BRIEF 1: Please copy the records word for word, from their first line through the line containing "0.80 metres", including both of those lines.
>> Start PASSAGE TO READ
Passive activity rules and at-risk rules are desinged to limit the amount of a business loss that may be deducted in a given tax year from other sources of income.

  1. Passive Activity Rules
  2. At-Risk Rules
  3. Bsis

Passive Activity Rules

Passive activity rules prevent investors from deducting passive activity losses from their non passive sources of income. In other words, passive losses may only be deducted from passive income. For example, a loss from a partnership in which you're a limited partner may not be deducted from your salary earned at a company in which you are an employee.

The passive activity rules (Section 469, Passive Activity Losses and Credits Limited) were enacted into law with the passage of the Tax Reform Act of 1986, which was a major tax-law overhaul. Passive activity rules deal with participation in a business and apply to investors who do not materially participate in the activities or the management of the businesses that they invest in. Such investors simply expect a return on their investment.

Although non-real estate businesses that you merely invest in but do not materially participate in are passive activities, rental real estate activities for real estate non-professionals are also considered passive activities, regardless of your participation in the rental activity.

Suspended Losses:

If passive activity losses exceed passive activity income in a given year, the excess amount of the loss is carried over to future tax years indefinitely until such loss may be deducted from passive activity income of a future year.

Active Participation:

Generally, if you participate at least 500 hours per year (10 hours per week) in your business, you're not subject to the passive activity rules. If you rent out real estate, such as a condo or private residence and you're not a real estate professional, you don't have to count hours of participation to determine active participation.

Rental Real Estate:

To enjoy the write-off from rental property, such as a condo or private residence, real estate non-professionals must actively participate in the management of the property, such as setting the terms of the lease, approving prospective tenants, approving expenses for repairs and maintenance. A real estate non-professional may also deduct the cost of using a property management company, which may collect rent and coordinate repairs.

At-Risk Rules

The Tax Reform Act of 1986 also extended the at-risk rules to property placed in service after 1986. At-risk rules deal with your investment in a business and not your participation.

This means, your share of a businesss loss in a given year, which is passed through the entity to you and which you may deduct on you individual income tax return, is limited to the amount of your investment in the business. In other words, you may deduct a business loss from a passive activity up to amount of your investment in the acitivity you stand to lose.

The nondeductible portion of the loss, is called a suspended loss and may be carried over to future years indefinitely, until you have is sufficient basis to absorb the loss.

Historical Note

Before passage of the Tax Reform Act of 1986 (TRA 1986), a variety of speculative and questionable tax shelters were created involving highly leveraged (the use of borrowed funds) real estate activities. These tax-shelters were set up as limited partnerships and offered investors the promise of tax savings in excess of their economic investment in the activity. High-income taxpayers tended to be the primary investors attracted to these tax-shelter schemes.
>> End PASSAGE TO READ
>> Start DATA FOR THIS TASK
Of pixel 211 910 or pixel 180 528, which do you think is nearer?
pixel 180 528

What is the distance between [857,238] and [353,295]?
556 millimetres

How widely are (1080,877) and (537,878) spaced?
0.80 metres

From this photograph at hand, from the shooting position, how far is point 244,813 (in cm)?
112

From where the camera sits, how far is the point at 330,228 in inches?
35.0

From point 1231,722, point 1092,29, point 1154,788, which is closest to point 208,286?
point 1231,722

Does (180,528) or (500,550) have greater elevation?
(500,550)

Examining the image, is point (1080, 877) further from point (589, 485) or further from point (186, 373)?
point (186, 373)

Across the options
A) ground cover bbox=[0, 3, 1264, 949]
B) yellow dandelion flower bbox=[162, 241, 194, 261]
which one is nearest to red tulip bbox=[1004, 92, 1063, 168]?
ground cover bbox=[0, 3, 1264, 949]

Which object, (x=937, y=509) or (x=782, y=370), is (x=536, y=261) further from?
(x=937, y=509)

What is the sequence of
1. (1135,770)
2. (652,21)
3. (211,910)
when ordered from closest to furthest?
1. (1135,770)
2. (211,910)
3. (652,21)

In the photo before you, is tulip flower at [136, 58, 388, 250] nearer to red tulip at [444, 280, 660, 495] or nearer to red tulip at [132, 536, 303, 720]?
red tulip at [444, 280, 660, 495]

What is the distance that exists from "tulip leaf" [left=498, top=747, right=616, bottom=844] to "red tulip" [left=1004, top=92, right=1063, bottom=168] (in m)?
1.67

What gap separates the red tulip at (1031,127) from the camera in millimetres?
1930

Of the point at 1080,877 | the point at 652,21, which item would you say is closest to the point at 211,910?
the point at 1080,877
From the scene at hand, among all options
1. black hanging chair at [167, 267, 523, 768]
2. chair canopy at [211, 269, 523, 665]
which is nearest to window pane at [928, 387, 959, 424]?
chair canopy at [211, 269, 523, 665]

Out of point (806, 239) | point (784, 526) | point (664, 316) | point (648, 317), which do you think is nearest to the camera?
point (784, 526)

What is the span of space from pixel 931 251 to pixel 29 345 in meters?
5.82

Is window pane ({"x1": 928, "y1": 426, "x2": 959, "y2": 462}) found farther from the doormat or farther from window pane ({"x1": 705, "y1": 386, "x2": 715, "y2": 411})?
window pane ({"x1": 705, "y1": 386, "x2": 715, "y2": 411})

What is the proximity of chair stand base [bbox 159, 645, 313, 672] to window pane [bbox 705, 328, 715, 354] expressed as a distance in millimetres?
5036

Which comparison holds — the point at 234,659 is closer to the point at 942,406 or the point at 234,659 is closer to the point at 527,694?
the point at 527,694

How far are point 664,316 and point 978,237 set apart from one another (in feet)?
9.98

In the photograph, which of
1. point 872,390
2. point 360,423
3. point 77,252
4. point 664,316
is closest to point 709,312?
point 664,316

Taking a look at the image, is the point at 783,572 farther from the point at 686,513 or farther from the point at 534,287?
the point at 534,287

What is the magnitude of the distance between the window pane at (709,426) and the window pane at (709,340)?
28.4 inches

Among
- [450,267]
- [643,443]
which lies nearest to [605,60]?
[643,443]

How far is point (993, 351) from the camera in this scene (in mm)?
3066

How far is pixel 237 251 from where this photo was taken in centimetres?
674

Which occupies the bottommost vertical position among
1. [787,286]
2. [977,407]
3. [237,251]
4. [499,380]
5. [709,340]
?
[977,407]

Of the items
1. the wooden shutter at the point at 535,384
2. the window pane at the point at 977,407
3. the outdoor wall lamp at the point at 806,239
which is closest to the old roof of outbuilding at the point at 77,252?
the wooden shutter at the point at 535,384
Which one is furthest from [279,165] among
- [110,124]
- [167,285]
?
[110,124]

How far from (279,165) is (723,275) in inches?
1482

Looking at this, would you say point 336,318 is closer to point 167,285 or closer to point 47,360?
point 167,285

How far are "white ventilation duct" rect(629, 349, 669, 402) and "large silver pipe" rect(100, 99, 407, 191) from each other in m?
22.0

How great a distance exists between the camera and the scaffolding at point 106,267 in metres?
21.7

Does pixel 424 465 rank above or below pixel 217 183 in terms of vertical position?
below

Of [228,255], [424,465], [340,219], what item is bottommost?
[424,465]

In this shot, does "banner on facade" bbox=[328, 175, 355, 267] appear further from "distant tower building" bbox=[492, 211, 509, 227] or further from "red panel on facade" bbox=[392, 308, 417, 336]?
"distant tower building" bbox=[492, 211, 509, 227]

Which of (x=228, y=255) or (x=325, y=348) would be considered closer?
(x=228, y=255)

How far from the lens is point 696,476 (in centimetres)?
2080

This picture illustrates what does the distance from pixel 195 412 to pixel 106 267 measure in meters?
>> End DATA FOR THIS TASK
BRIEF 2: In the passage on passive activity and at-risk rules, how many hours per year of participation in your business generally keep you from being subject to the passive activity rules?

WRITTEN ANSWER 1:
Of pixel 211 910 or pixel 180 528, which do you think is nearer?
pixel 180 528

What is the distance between [857,238] and [353,295]?
556 millimetres

How widely are (1080,877) and (537,878) spaced?
0.80 metres

WRITTEN ANSWER 2: At least 500 hours per year (10 hours per week).